Even with the delayed sending of packets and with nodes that use the REPLACE_PACKET flag to overwrite the last value sent, depending on how the flow is written, the fact that we receive a packet on a port and immediately send a result ends up with cases where the application needs to be designed around the fact that there might be bogus or partial results arriving to a node. For example, if we expect a node to receive the sum of two values, one of which will travel through a larger branch in the network, with the way things are implemented (and having to consider implementation details is already a problem of its own), one value will reach the Sum node, the other may still be going through some intermediate node in its branch, and so the Sum node will process the value it got and emit a result. Since we will return to the mainloop after that, and before the other value arrives, that partial result will be sent before the Sum node gets the chance to get the next value and perform another send that would have overwritten that packet with the final value we were expecting.

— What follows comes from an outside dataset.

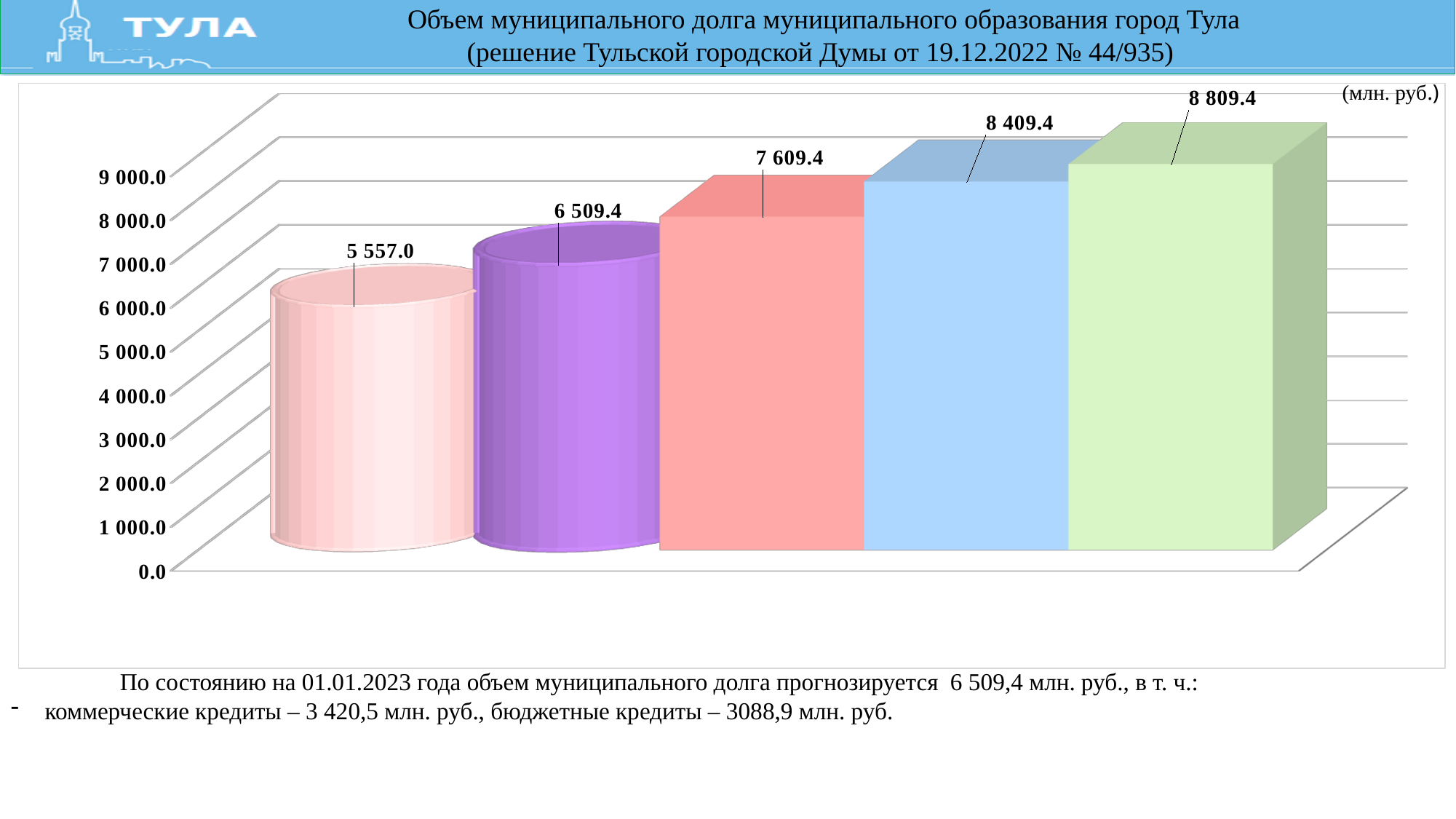
What is the value of the second (purple) bar? 6 509.4 What is the value of the last (rightmost, green) bar? 8 809.4 How many bars are plotted in the chart? 5 What unit of measurement is indicated in the top right corner of the chart? млн. руб. What is the difference between the value of the green bar and the value of the blue bar? 400.0 What is the value of the first (leftmost, pink) bar? 5 557.0 What is the value of the fourth (blue) bar? 8 409.4 Do the values rise or fall from left to right across the chart? rise What type of chart is shown on the slide? bar chart Which bar has the lowest value? the leftmost (pink) bar, 5 557.0 What is the value of the third (red) bar? 7 609.4 Which bar has the highest value? the rightmost (green) bar, 8 809.4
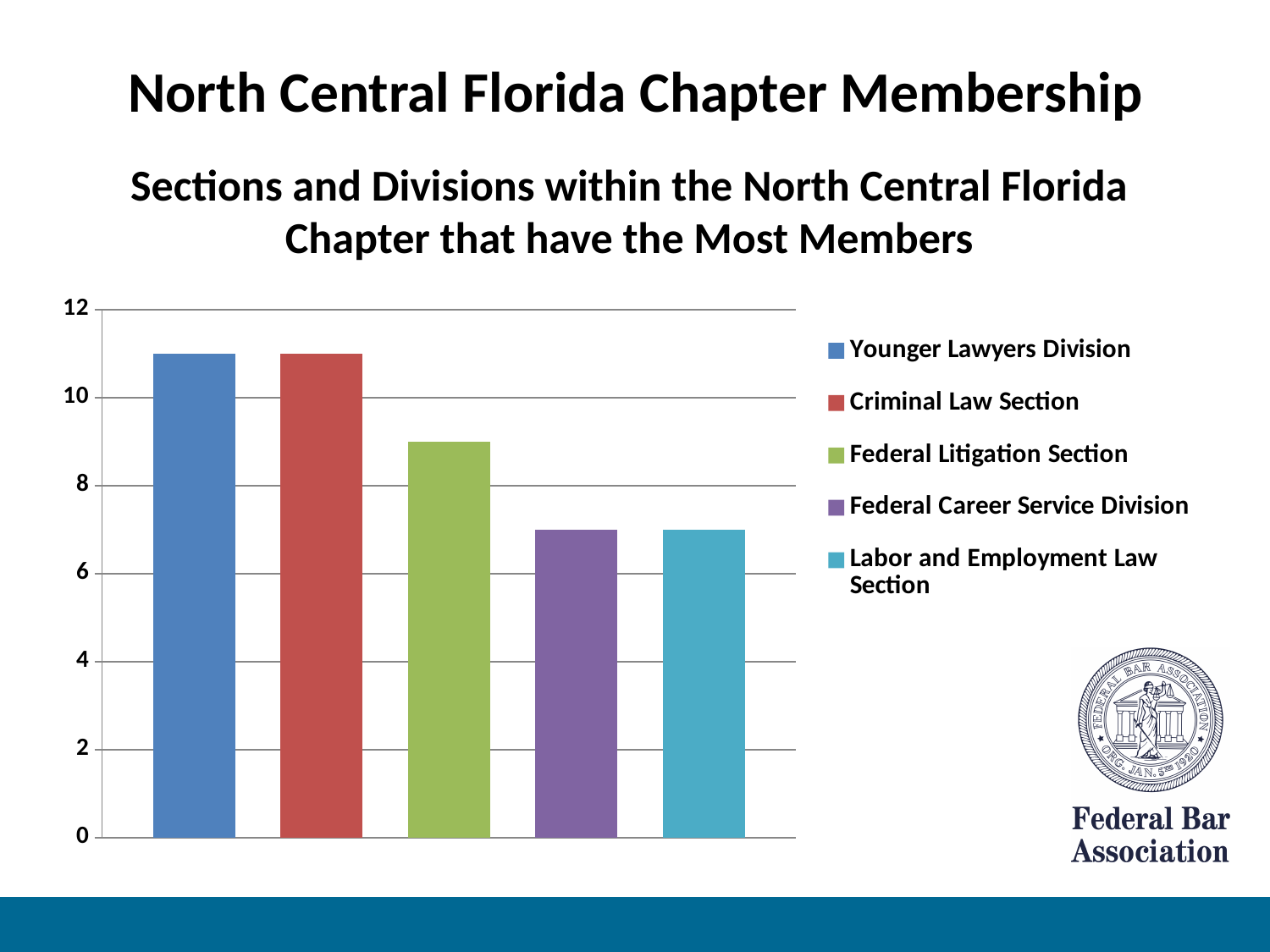
Is the value for Federal Litigation Section greater or less than 8? greater Is the value for Criminal Law Section greater or less than 12? less How many entries does the legend list? 5 Is the value for Younger Lawyers Division greater or less than 10? greater Which is larger, the value for Federal Litigation Section or the value for Federal Career Service Division? Federal Litigation Section Which is larger, the value for Criminal Law Section or the value for Labor and Employment Law Section? Criminal Law Section Do the bar values generally rise or fall from left to right across the chart? fall What colour is the bar for Federal Litigation Section? green What kind of chart is shown on the slide? bar chart How many bars are plotted in the chart? 5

While having strict packet types and nodes that work with those specific types can be handy when we work on small environments, for some kinds of applications it ends up being more a nuisance. Even after writing custom node-types to perform the specific operations needed for the application, if a more complex data type is desired to represent the information our node needs to work with, none of the pre-made node-types available will be useful to work with packets of that type. Instead, the developers is now faced with the option of having to write several utility node-types that will understand this custom packet-type, or have converter types that can take the custom packet, extract whatever basic value needs to operate on and pass that one the nodes available off the shelf, then get the result back and apply it to the original packet to then go on processing it.